▶ [Extracted text]
::::::

The title may seem nonsense but let me explain. I was studying a program the other day when I encountered the following assembly code:
movaps xmm3, xmmword ptr [rbp-30h]
lea rdx, [rdi+1320h]
movaps xmm5, xmm3
movaps xmm6, xmm3
movaps xmm0, xmm3
movss dword ptr [rdx], xmm3
shufps xmm5, xmm3, 55h
shufps xmm6, xmm3, 0AAh
shufps xmm0, xmm3, 0FFh
movaps xmm4, xmm3
movss dword ptr [rdx+4], xmm5
movss dword ptr [rdx+8], xmm6
movss dword ptr [rdx+0Ch], xmm0
mulss xmm4, xmm3
and it seems like mostly it just copies four floats from [rbp-30h] to [rdx]. Those shufps
s are used just to select one of four floats in xmm3
(e.g. shufps xmm5, xmm3, 55h
selects the second float and places it in xmm5
).
This makes me wonder if the compiler did so because shufps
is actually faster than memory access (something like movss xmm0, dword ptr [rbp-30h]
, movss dword ptr [rdx], xmm0
).
So I wrote some tests to compare these two approaches and found shufps
always slower than multiple memory accesses. Now I'm thinking maybe the use of shufps
has nothing to do with performance. It might just be there to obfuscate the code so decompilers cannot produce clean code easily (tried with IDA pro and it was indeed overly complicated).
While I'll probably never use shufps
explicitly anyway (by using _mm_shuffle_ps
for example) in any practical programs as the compiler is most likely smarter than me, I still want to know why the compiler that compiled the program generated such code. It's neither faster nor smaller. It makes no sense.
Anyway I'll provide the tests I wrote below.
#include <Windows.h>
#include <iostream>
using namespace std;
__declspec(noinline) DWORD profile_routine(void (*routine)(void *), void *arg, int iterations = 1)
{
DWORD startTime = GetTickCount();
while (iterations--)

::::::

▶ [Available data]
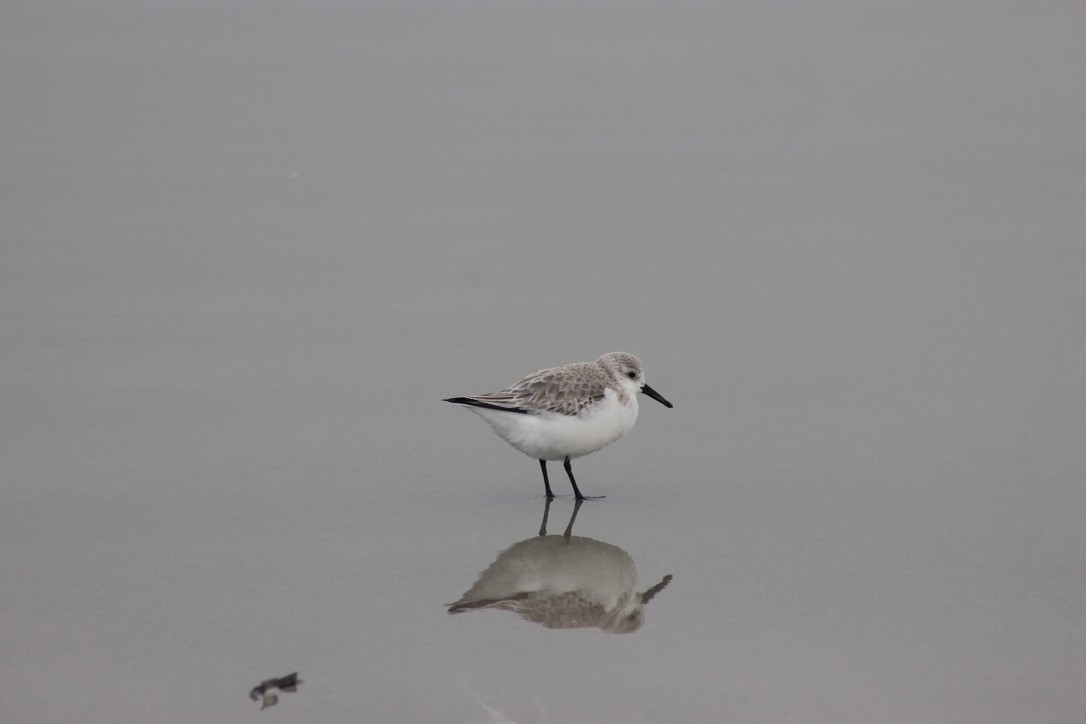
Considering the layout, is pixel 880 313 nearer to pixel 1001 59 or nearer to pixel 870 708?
pixel 870 708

::::::

▶ [Exercises]
(A) Rewrite the stretch of the post on shufps from "While I'll probably" through "makes no sense.", changing "practical programs" to "production code".
(B) In the post on shufps, what did the author's tests find when comparing shufps with multiple memory accesses?

▶ [Solutions to the exercise]
(A)
While I'll probably never use shufps
explicitly anyway (by using _mm_shuffle_ps
for example) in any production code as the compiler is most likely smarter than me, I still want to know why the compiler that compiled the program generated such code. It's neither faster nor smaller. It makes no sense.

(B) Shufps was always slower than multiple memory accesses.